February 26, 2008

Criterion's Pierrot le Fou.

Pierrot le Fou "Seen today, particularly in the crystal-clear, brightly saturated print offered on the Criterion disc, Pierrot le Fou remains a great movie, masterly on a number of levels: the subtle abstraction supplied by the red, white and blue color scheme (the colors of the French flag, of course); the postmodern ease with which it mixes and matches genres, moving from shootouts to improvised musical numbers; its rich network of high and low cultural references, from Louis-Ferdinand Céline to children's comic books; its theme of alienation from a lost, natural world and banishment to a universe of cheap consumer goods and advertising slogans.
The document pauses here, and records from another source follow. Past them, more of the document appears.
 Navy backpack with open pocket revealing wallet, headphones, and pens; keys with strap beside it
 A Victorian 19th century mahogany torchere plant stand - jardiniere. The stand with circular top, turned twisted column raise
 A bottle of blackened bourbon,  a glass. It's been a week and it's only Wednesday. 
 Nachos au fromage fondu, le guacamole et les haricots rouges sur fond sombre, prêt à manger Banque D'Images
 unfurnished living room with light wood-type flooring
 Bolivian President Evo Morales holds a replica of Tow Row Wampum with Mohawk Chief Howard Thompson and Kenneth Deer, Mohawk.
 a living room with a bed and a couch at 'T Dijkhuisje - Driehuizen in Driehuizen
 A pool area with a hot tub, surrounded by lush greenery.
But Passion (1982) in the Lionsgate set is no less great." In the New York Times, Dave Kehr points out the many changes - geo-political, changes in moviegoing and in Jean-Luc Godard himself - that took place between the release of Pierrot le Fou in 1965 and the period represented by that box set (1982 to 1993).

Update, 2/27.

"My love for Pierrot le fou is so fresh, so passionate, so alive and so completely unabashed that I feel a little like a silly schoolgirl with a terrible crush on the cute new boy in class," confesses Kimberley Lindbergs. Besides great pix and comments (followed by readers' comments), she's got a gallery and a tune.

"Pierrot le Fou is a road movie, a crime fantasy, a cultural satire, a tale of consumerist alienation and bourgeois apathy, and a femme fatale noir in Technicolor and CinemaScope, shot in the bright sunlit canvas of broad daylight," writes Sean Axmaker for TCM.

"It might be a good entry point for Godard neophytes, made at a moment where he could still celebrate American directors like Frank Tashlin, Nicholas Ray and Samuel Fuller (who makes a cameo) and rage against American foreign policy, maintaining an uneasy balance of experimentation and accessibility," suggests Steve Erickson in ScreenGrab.

"Riotously anarchic, almost casually violent, and technically masterful, this is a great crime picture by any measure, and leaves you, well, breathless over how much Godard accomplished in his early and arguably most fertile period," writes Jon Danziger at digitallyObsessed.

"Where the Criterion vaults ahead [of other editions] are in the 2nd disc of supplements," notes Gary Tooze at DVD Beaver.

Earlier: Dennis Lim in the Los Angeles Times and Glenn Kenny's "Annotated Bibliography," parts 1, 2 and 3.

Update, 2/27: Ray Pride has a bit of online viewing.